The IPL pretreatment combined with controlled temperature and humidity for convection drying could be a suitable method to improve the quality of dried shiitake mushrooms. Therefore, this study provides a new pretreatment method for materials that are prone to browning during drying. © 2021 Society of Chemical Industry.

摘要

背景

香菇在干燥过程中褐变导致的表面颜色变化严重影响其市场流通。强脉冲光(IPL)作为一种非热处理方法,可以通过改变酶的结构来降低酶活性。

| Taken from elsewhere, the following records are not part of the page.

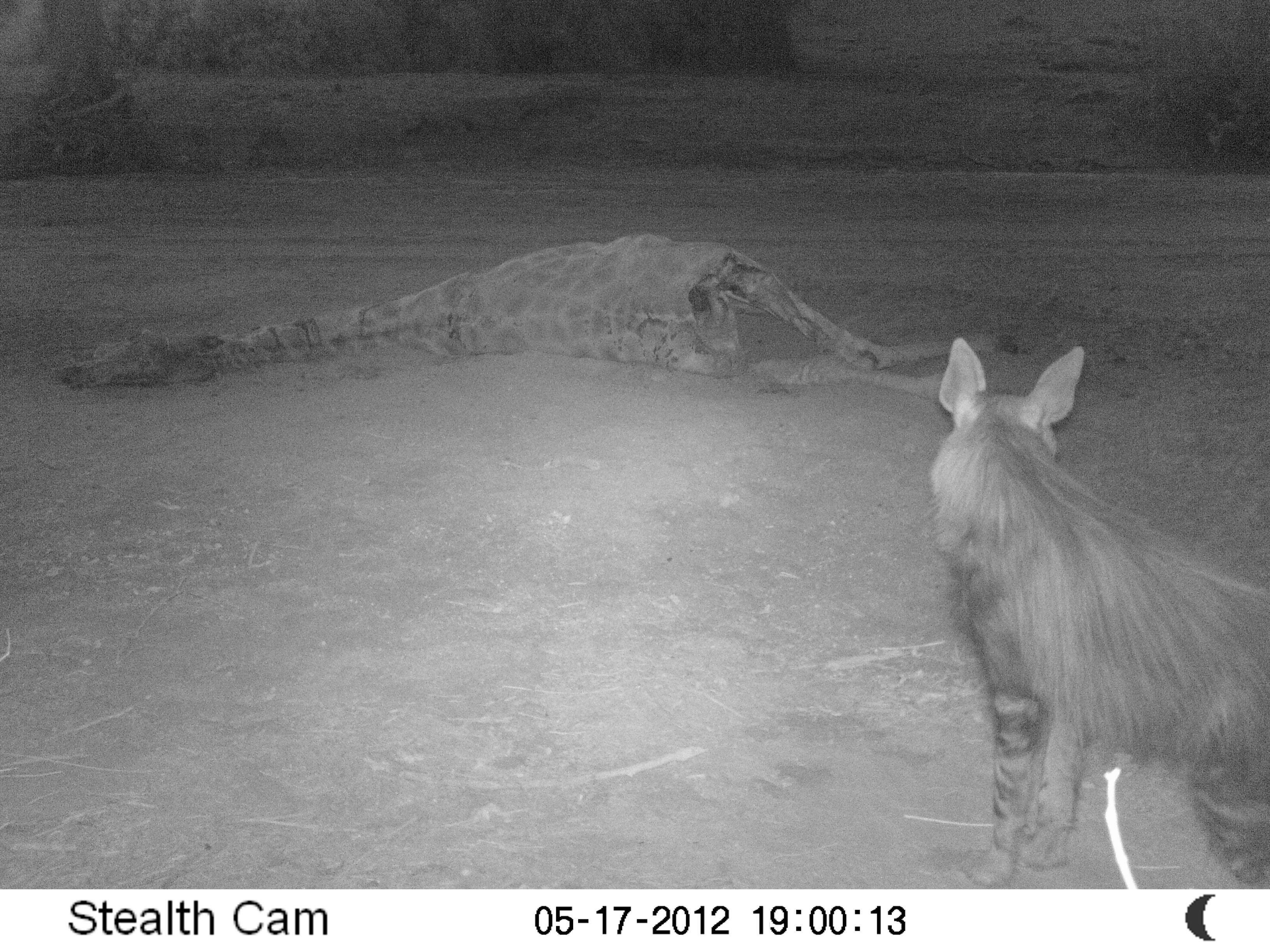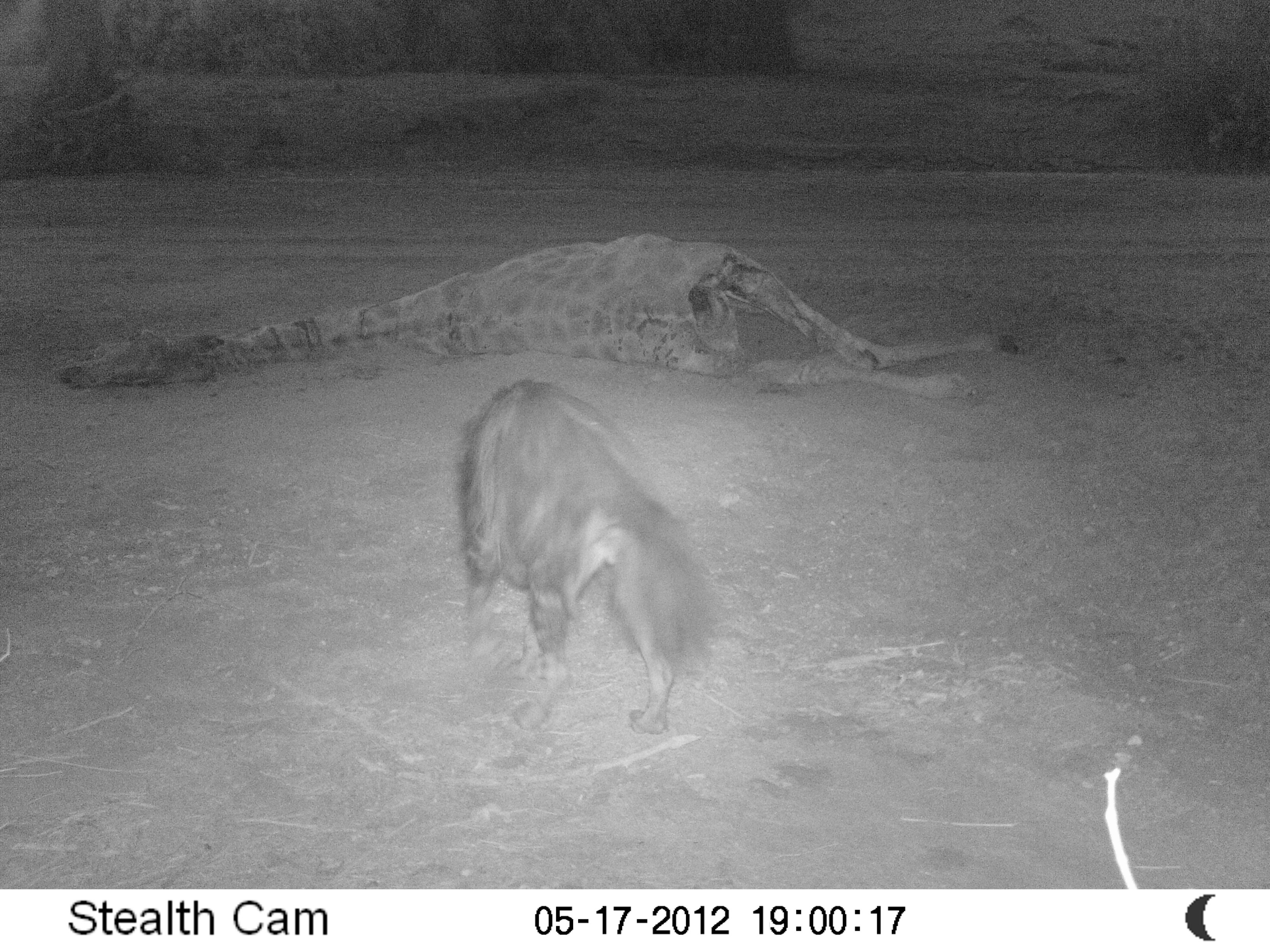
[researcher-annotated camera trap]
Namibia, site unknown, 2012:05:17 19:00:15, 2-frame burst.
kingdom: Animalia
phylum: Chordata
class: Mammalia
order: Carnivora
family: Hyaenidae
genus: Parahyaena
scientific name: Parahyaena brunnea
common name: brown hyena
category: hyaena brunnea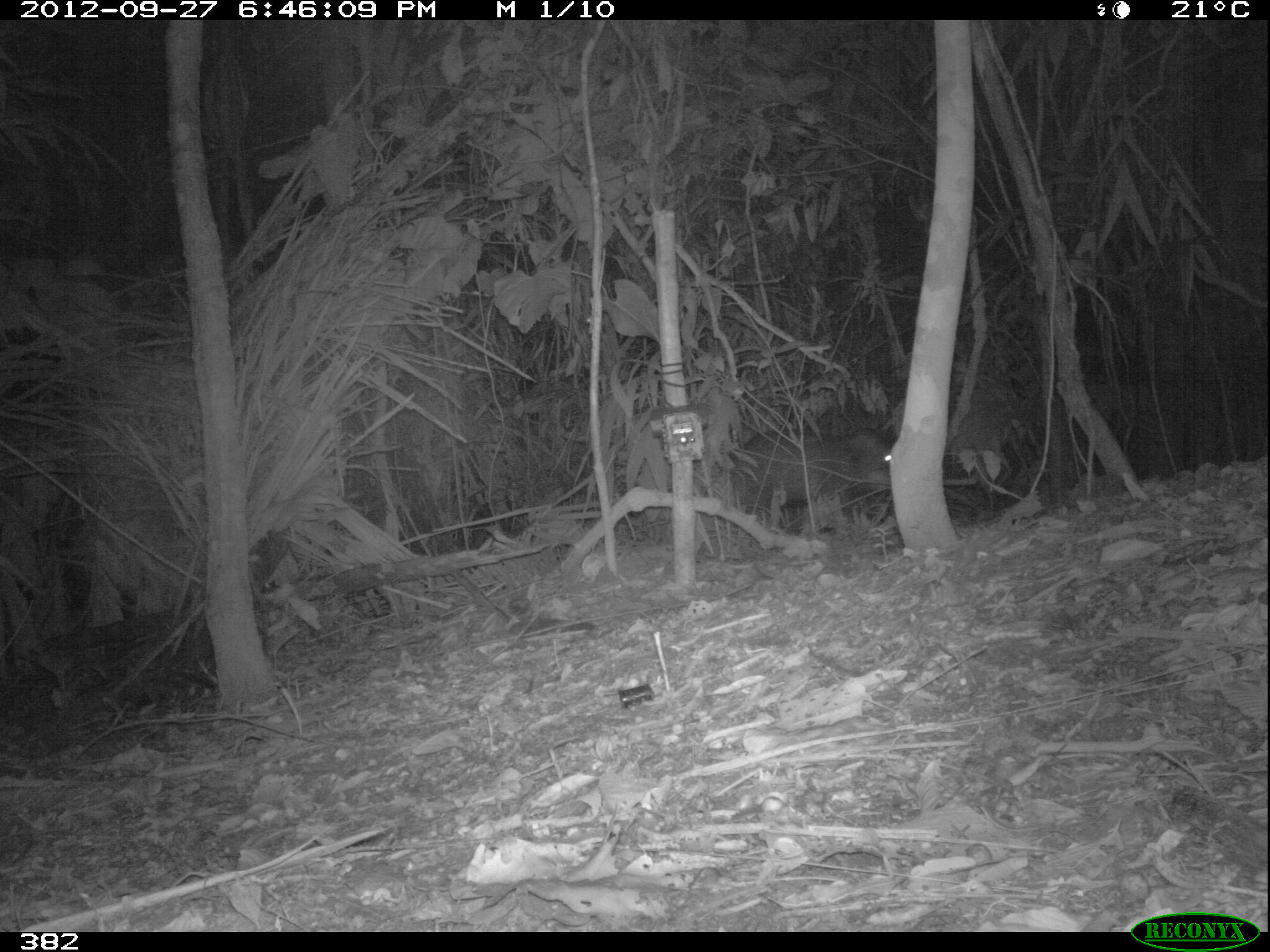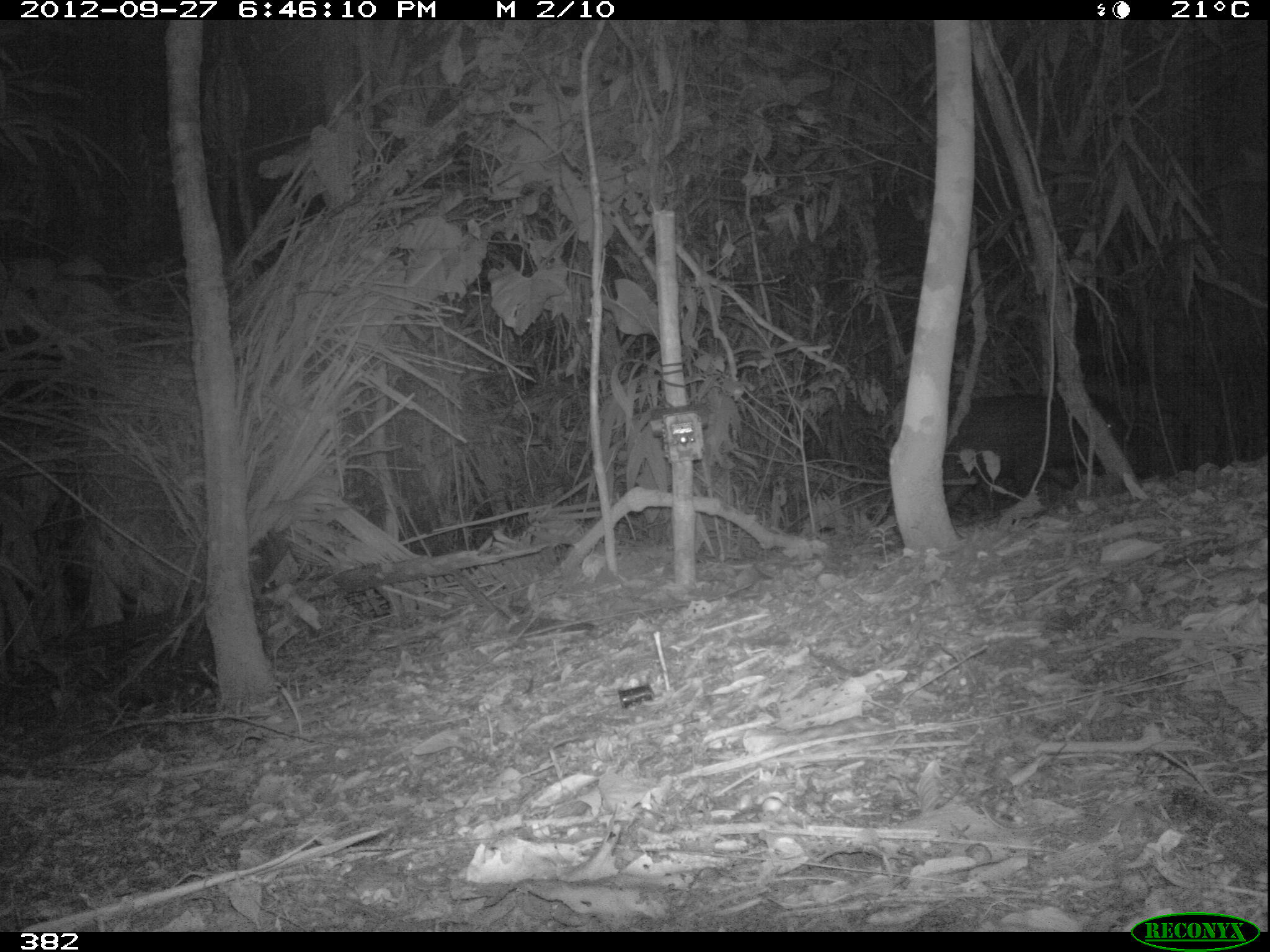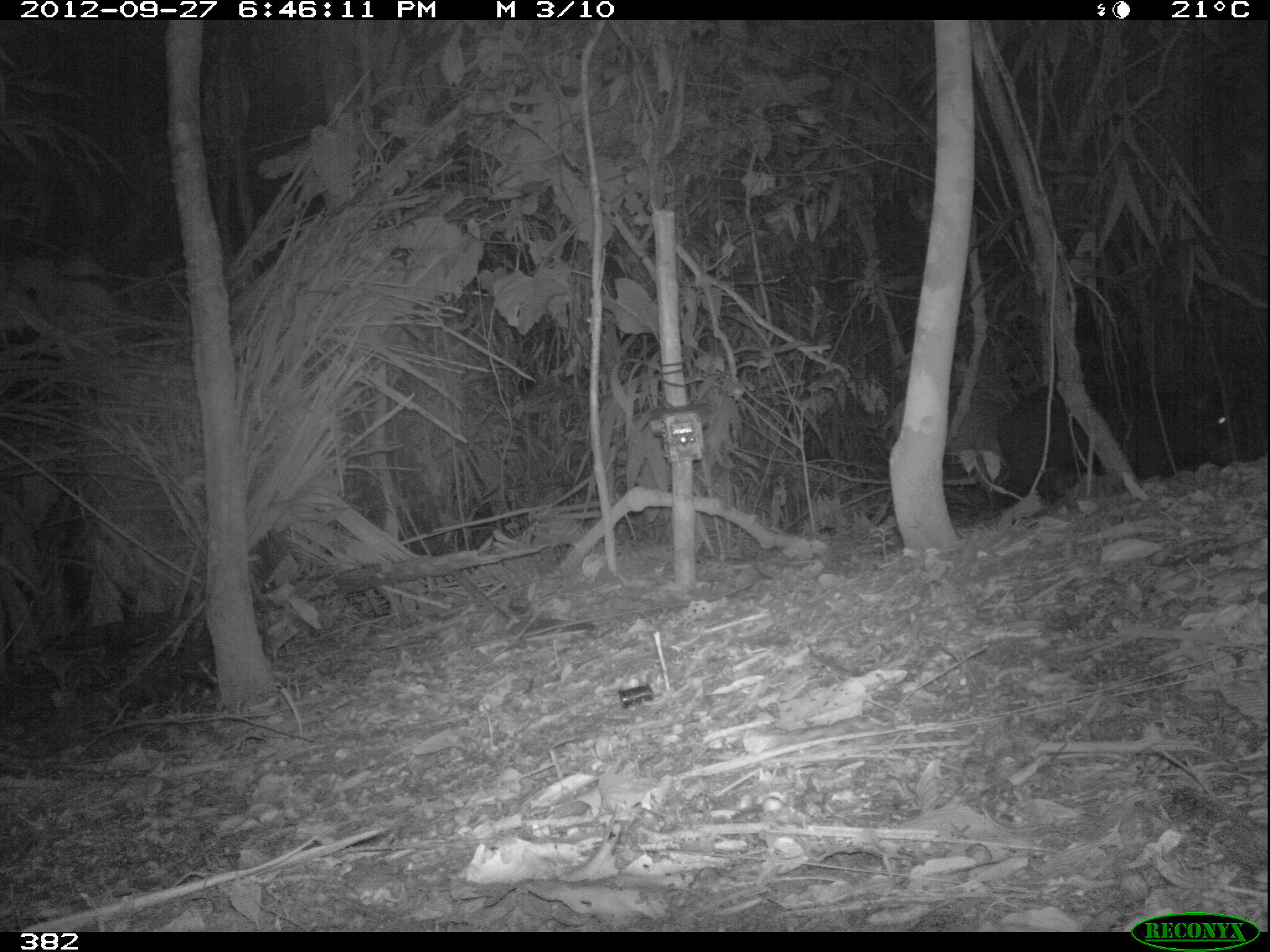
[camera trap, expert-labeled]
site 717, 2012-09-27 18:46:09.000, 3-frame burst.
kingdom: Animalia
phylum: Chordata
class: Mammalia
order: Artiodactyla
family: Tayassuidae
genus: Tayassu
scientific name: Tayassu pecari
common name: white-lipped peccary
Tayassu pecari (white-lipped peccary).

因此,本研究旨在通过 IPL 预处理来减少香菇干燥过程中褐变反应所造成的不利影响。

结果

经 25 个 IPL 能量为 400 J 的脉冲预处理后,香菇的初始多酚氧化酶活性、褐变指数和褐变程度分别降低了 42.83%、43.02%和 47.54%。IPL 预处理提高了多糖和还原糖的含量,减少了干香菇中 5-羟甲基糠醛的生成。该预处理还改善了干香菇的表面颜色、抗氧化活性,并保留了其鲜味特征。

结论

将 IPL 预处理与控温控湿的对流传热干燥相结合,可能是提高干香菇品质的一种合适方法。因此,本研究为干燥过程中易褐变的材料提供了一种新的预处理方法。 © 2021 英国化学学会。